New data platform in X5 Group. How the company moved out of SAP storage, ditched Tableau and SAS
Customers: X5 Group Contractors: X5 Group Product: ADB - Arenadata DBSecond product: ClickHouse - database management system (DMS) Project date: 2022/03
|
Speaking at the TAdviser SummIT conference on November 29, 2023 , Kh5 Group data management director Tigran Sarkisov told how the largest Russian retailer in a short time abandoned storage based on SAP HANA and a number of imported BI tools, including Tableau.
At the beginning of 2022, the Kh5 actually had two vaults: SAP BW on HANA and a target platform that consisted of the Greenplum cluster (Arenadata DB build), the Hadoop cluster (data lake) plus various BI analytical tools. Earlier, the Kh5 said that at that time almost half of the analytical load on the part of BI was in the legacy data warehouse SAP BW, which was built for a long time and contained reports, assemblies that the business managed to get used to. An important task that was solved with BW was to prepare reports, close the financial period.
The platform included a tool for Data Governance: the IBM Cloud Pak for Data directory, and Ataccama to solve the data quality problem.
Tigran Sarkisov explained the presence of the two DWHs. Most companies start with the fact that they have some kind of legacy in the form of Teradata, Exadata or others. It is quite expensive to disassemble, and there is not always much benefit from it. Therefore, some part of the cloud was left in the Kh5.
As of February 2022, the company's data management platform was as follows:
The installation in Kh5 was one of the most heavily loaded SAP BW systems in Europe. It was located in the SAP HEC (HANA Enterprise Cloud) cloud based on the Russian data center of the German vendor. But after the events of February 2022, Kh5 were warned that soon the data center will be dismantled, and the servers that are used there will move to the European data center. SAP gave the Kh5 to output data for only three months. Therefore, I had to quickly disassemble this part.
It required technology comparable to HANA, which allows you to store data and process high-load requests from a large number of users. ClickHouse became such a technology for the company, it was added to the architecture. The ETL part with SAS is now migrating to dbt, and Tableau is no longer in use - they switched to Qlik instead. From the data catalog IBM migrated to Open Metadata, which works quite well.
The project lasted about 9 months. Currently, the data management platform looks like this:
Migration was successful, Tigran Sarkisov noted. At first, there were concerns that, for example, Greenplum would not cope with the load, or that they would not have time to train users. But it turned out to be surmountable. ClickHouse and Greenplum work together on tasks.
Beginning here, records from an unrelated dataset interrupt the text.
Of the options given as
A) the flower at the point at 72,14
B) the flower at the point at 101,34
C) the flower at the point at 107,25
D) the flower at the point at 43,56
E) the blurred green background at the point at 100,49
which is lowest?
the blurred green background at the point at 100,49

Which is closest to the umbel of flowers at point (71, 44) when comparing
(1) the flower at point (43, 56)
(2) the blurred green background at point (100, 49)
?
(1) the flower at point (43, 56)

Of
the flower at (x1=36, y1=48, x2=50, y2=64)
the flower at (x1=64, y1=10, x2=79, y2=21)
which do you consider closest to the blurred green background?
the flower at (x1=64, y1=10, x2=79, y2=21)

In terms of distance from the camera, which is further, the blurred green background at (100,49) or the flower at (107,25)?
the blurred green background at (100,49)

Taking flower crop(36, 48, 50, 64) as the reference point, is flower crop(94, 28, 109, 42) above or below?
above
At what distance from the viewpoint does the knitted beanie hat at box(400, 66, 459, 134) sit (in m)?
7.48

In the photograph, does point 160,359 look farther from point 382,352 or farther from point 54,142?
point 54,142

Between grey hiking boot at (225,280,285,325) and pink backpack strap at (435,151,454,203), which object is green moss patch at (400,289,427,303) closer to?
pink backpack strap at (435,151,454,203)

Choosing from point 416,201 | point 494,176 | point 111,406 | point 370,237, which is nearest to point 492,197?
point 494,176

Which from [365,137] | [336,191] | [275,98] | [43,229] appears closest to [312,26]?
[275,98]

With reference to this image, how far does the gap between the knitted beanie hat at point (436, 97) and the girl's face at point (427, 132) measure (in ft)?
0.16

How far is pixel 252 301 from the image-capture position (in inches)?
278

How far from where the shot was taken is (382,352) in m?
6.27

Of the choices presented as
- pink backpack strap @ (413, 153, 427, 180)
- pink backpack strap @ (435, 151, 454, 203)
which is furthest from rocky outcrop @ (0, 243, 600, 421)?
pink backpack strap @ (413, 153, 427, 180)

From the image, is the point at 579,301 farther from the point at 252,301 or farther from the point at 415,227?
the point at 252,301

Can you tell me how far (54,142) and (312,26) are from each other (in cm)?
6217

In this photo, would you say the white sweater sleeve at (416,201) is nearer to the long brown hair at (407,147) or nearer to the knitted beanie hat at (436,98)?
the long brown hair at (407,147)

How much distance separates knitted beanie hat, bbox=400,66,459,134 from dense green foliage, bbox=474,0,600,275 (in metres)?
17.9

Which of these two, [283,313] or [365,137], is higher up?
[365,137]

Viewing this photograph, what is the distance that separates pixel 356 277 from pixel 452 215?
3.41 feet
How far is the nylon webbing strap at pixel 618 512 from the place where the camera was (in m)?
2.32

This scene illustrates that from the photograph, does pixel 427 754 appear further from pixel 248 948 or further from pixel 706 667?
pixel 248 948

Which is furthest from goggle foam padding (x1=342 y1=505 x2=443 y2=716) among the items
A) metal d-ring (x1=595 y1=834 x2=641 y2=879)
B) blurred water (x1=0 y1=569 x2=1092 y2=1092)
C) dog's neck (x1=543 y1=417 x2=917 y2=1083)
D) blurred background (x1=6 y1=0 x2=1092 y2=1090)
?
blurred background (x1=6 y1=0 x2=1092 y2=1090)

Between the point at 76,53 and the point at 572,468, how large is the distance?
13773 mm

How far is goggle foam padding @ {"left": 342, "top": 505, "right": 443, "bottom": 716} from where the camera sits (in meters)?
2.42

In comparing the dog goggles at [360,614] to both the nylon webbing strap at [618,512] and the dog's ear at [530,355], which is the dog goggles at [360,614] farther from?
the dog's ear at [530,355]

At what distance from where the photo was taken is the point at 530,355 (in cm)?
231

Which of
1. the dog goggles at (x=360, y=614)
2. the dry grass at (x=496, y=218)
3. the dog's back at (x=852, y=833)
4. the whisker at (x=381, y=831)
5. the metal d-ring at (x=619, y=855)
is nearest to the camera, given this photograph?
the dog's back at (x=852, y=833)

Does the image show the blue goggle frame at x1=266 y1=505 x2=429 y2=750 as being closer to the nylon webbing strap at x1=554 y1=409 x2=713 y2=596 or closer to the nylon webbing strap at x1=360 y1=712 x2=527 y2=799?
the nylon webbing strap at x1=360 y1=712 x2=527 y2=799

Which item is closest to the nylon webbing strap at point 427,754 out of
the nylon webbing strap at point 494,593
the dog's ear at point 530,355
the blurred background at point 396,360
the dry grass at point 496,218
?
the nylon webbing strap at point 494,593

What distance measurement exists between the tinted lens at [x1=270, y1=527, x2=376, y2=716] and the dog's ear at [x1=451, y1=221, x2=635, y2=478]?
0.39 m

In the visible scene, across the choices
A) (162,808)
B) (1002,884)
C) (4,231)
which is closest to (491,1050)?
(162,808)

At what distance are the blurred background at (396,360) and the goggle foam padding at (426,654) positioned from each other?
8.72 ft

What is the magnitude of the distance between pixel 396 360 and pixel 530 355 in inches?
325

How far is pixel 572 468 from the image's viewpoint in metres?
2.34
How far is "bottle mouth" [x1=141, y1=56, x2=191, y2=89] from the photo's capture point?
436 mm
Now Kh5 is introducing its own, private cloud, says Tigran Sarkisov. Now the project is at the proof-of-concept level of using S3, but soon it is planned to move on to pilot projects to migrate master data to S3 with Hadoop and Greenplum. The company expects that a working case will already appear next year.
О TAdviser SummIT
The TAdviser SummIT conference, held on November 29, became one of the largest in the history of its holding: in total, more than 1.4 thousand delegates attended the event, more than 40 stands were deployed in the exhibition area, and more than 150 speakers made presentations in the plenary part and eight thematic sessions. The conference was attended by the Minister of Digital Development, Communications and Mass Media Maksut Shadayev, who in the format of an interview on stage answered sharp questions from participants in the IT industry.